Tuesday, 12 February 2008

When PHP string comparions go wrong

I'm a little ashamed to admit that I didn't know about this before, but I've just never come across it. When PHP compares two strings it converts them to integers if they both appear to be numbers, unless you use the === operator to compare types as well. The comparison operator docs state:

If you compare an integer with a string, the string is converted to a number. If you compare two numerical strings, they are compared as integers. These rules also apply to the switch statement.

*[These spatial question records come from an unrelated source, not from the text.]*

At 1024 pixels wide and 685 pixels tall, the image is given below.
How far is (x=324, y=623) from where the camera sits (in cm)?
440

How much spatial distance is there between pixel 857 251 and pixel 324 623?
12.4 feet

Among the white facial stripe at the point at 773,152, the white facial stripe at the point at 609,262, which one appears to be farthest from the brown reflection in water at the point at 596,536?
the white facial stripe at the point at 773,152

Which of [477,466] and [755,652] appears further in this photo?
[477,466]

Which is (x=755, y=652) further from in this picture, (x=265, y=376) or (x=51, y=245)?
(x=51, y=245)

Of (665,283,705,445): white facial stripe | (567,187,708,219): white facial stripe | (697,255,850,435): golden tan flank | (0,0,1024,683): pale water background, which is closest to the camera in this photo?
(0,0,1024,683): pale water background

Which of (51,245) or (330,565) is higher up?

Keeping that in mind, take a look at this code:
if ('000E00080001' == '000E0008') {
echo 'equal';
}
This statement evaluates to TRUE, but I wasn't sure why.

Even reading the comparison operator docs doesn't make it clear, but it does link off to a very important piece of information about strings. In particular, the section on string conversion to numbers states:
The string will evaluate as a float if it contains any of the characters '.', 'e', or 'E'. Otherwise, it will evaluate as an integer.

And the truth shall set you free!

The letter "e" in my two strings is considered part of the exponent of a number. In both cases, the number is "0" followed by an exponent. When PHP compares those two strings, it compares them as "zero to the power of ..." because they are both considered numbers. So in this case, it is comparing zero with zero and finding it is TRUE.

This also works with decimal points. This evaluates to TRUE as well:
if ('0000.' == '0000.0') {
echo 'equal';
}
And just to confirm what is going on, adding a character that is not considered part of a number results in the expected behavior. This evaluates to FALSE because PHP no longer considers these values numbers:
if ('000E000F0001' == '000E000F') {
echo 'equal';
}
And, if the initial portion of our number is not zero, the exponent modifies the value. We are no longer comparing "zero to the power of ..." (which is always zero) in the following example; we are comparing "one to the power of ...", so it evaluates to FASLE:
if ('001E00080001' == '001E0008') {
echo 'equal';
}
So what is the solution? You can either use strcmp() to compare your strings, or use the === operator to compare types as well. When PHP compares types, it will not try and convert strings to numbers.

Notch one up for using the === equal operator, which we use exclusively in MySource4. We even go as far as banning type-insensitive and implicit comparisons using PHP_CodeSniffer. If you want to do the same, you can get PHP_CodeSniffer from PEAR and use the included Squiz standard.

2 comments:

Luke Wright said...

A further appendix to this, which was an independent point of curiosity lately, was how octal ('0') and hexadecimal prefixes ('0x') affect string comparison of strings containing integers.

It appears the octal '0' prefix is just treated as another digit as per the PHP 'numeric strings' spec and is chopped off, and therefore the remaining digits are treated as a decimal integer.

So, ('010' == '8') returns false because PHP is trying to compare integer 10 with integer 8. (Incidentally, this means that ('010' == '10') returns true for the 'numerical strings' reason given in your original post - which may be undesirable in itself.)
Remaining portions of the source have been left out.